Free at The Paley: TV Noir Screenings

"Let There Be Dark" explores "the shadows and smoke" of several small screen classics on select weekend days through August.

How many different synonyms exist for the word "bright"?

There's sunshiny, and glaring, and illuminated, and aglow, and blazing, and dozens of other handy words that could correctly convey the feeling of standing outside, in a non-shady spot, on a particularly intense August afternoon.

If you've longed for a small break from these amazing sunbeams and this powerful swelter we've been weathering, The Paley Center for Media has your number. "Let There Be Dark," a month-long, select-dates screening series, ventures into television noir territory, including crime shows and those small-screen classics that have taken, and continue to take, in some instances, a saunter on the supernatural side.

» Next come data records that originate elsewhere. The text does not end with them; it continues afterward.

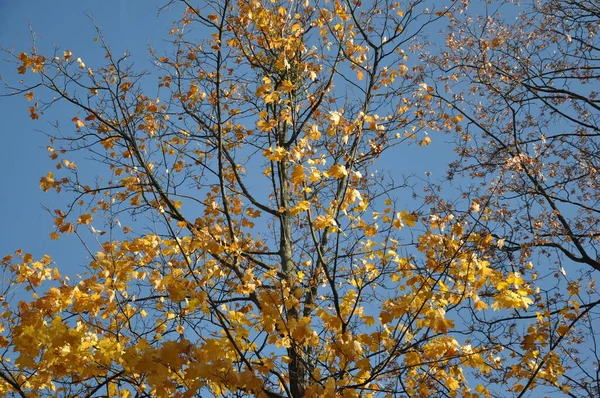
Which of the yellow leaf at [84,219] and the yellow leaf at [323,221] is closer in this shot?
the yellow leaf at [323,221]

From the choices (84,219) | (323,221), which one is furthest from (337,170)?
(84,219)

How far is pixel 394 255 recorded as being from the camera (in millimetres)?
4895

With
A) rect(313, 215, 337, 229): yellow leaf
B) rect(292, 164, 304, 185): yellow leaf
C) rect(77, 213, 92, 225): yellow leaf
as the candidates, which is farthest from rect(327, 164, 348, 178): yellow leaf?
rect(77, 213, 92, 225): yellow leaf

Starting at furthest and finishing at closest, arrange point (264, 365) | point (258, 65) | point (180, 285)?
point (258, 65) → point (180, 285) → point (264, 365)

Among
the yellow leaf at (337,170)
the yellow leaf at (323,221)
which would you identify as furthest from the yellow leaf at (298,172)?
the yellow leaf at (323,221)

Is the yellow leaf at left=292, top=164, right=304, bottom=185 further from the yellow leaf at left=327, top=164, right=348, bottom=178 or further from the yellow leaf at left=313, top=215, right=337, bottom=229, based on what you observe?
the yellow leaf at left=313, top=215, right=337, bottom=229

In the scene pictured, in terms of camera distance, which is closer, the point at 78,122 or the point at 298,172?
the point at 298,172

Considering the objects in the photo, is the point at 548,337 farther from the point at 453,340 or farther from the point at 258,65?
the point at 258,65

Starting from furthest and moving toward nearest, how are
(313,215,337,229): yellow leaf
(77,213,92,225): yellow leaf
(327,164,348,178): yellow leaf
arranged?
(77,213,92,225): yellow leaf
(313,215,337,229): yellow leaf
(327,164,348,178): yellow leaf

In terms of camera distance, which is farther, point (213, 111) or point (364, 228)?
point (213, 111)

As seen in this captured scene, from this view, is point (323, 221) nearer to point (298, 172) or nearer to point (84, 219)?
point (298, 172)

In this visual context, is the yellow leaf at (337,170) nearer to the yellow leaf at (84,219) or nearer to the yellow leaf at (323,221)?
the yellow leaf at (323,221)

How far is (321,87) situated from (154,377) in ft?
17.9

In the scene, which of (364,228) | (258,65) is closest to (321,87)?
(258,65)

Paley curator David Bushman is behind the atmospheric selections, stories that summon "shadows and smoke, alleyways and tunnels, glorious black and white" and several other hallmarks from velvety-rich, layered-deep tales of deceit, mystery, and intriguing clues.

The first full weekend of screenings is Saturday, Aug. 5 and Sunday, Aug. 6, with reprisals of particular programs on every Sunday to follow through the end of August. 

Admission is free, and, yes, these are TV shows played on a big screen.

"Clyde Bruckman's Final Repose" from "The X-Files" is part of the series as is 1952's "The Big Cast" from "Dragnet." "Kraft Mystery Theatre: Night Cry" from 1958 will play a part, and Episode 2 from "Twin Peaks," circa 1990, is on the schedule.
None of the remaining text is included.